Committee chairman, Senator John McCain of Arizona, said at Tuesday's hearing that the Olympic movement is not about anyone's personal gain but about the hard work and dedication of the athletes pursuing Olympic dreams. However, the Arizona Republican said that the USOC has lost sight of that role.
"The USOC is an entity entrusted by the American people with the privilege of being the custodian of these dreams. However, as the organization has continued to grow and the agenda of individual constituencies have become paramount to the common objectives of the USOC, the athletes have become an afterthought and the victims of egregious behavior," he said.
The Independent Commission included Major League Baseball's Players' Association head Donald Fehr. Testifying on Capitol Hill, Mr. Fehr said the commission found the USOC had become too large, too ingrown, and too lucrative for its members.
"We concluded that both the structure and the culture which produced it are broken and that a drastic overhaul is in order. We unanimously recommend that the USOC be substantially restructured without delay. It is our belief that if these reforms are promptly implemented, we believe that the USOC can and will again earn the respect of the athletes it exists to serve, and regain the confidence of the American people. And if it does not do that, it is not going to be successful going forward," he said.
Among the panel's recommendations are reducing the USOC's board of directors from 124 members to just nine. The board would also have four additional members with limited voting rights.
The Independent Commission also recommended that the USOCbe compelled to report to Congress every year instead of every four years as it does now.
Roberta Cooper Ramo, the former president of the American Bar Association who helped salvage the Olympic reputation after the Salt Lake City bribery scandal, told the Senate Committee that Congress has to intervene.
"We find that the deteriorating quality of decision making, management and leadership of the USOC is so serious that Congress must act to mandate a new governance structure. There is only one year to the Athens Olympics and without complete change in leadership and focus, in the short term and in the longer term, success of our athletes and the resonance of Olympic ideals in our country are in peril," she said.
The reforms are meant to ease friction between the paid chief executive officer and its volunteer president. The report calls for a strengthened role for the CEO and elimination of the volunteer president.
The Senate Committee also heard from members of an internal USOC task force, which also concluded that widespread reform is needed. But paralympian Bob Balk, a member of the USOC task force, said that some of the Independent Commission's recommedations, including establishing a so-called "Olympic Assembly" would not change the climate at the USOC.
"The Assembly should be established in a non-governance, purely advisory role to the Board of Directors fully utilizing the considerable volunteer resources available to the USOC. Imposing decision-making responsiblity upon the Assembly will result in the creation of an organization nearly identical to the 124-member Board which currently exists at the USOC with all of its inherent challenges which we are here to resolve," he said.
The Senate-appointed panel recommended that USOC reforms be put in place before January first, 2004. Senator McCain has said that he wants to amend the Stevens Olympic and Amateur Sports Act, which governs U-S participation in the Olympics, the Paralympics, the Pan American Games and also governs the organization of Olympic Games in the United States.
Former figure skater Rachel Mayer Godino, the head of the USOC's Athletes' Advisory Council, told the Committee that athletes are hoping Congress will take time to consider the full impact of changing the Stevens Act.
"The athletes' council also believes that it is critical that changes to both the USOC Organic documents and the (Stevens Olympic and Amateur Athletes') Act accurately reflect the intention of Congress.
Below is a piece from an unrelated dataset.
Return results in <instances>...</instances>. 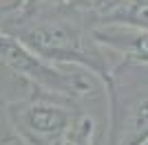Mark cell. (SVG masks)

A few misplaced words or inadvertent sentence structure can have an enormous impact on the interpretation of legislation, and therefore on the USOC and the athletes it serves. Speed must be balanced with accuracy," she said.
Senator McCain called on both the specially appointed panel and the USOC task force to work out their differences quickly so changes in the Stevens Act can be brought to Congress before its August recess.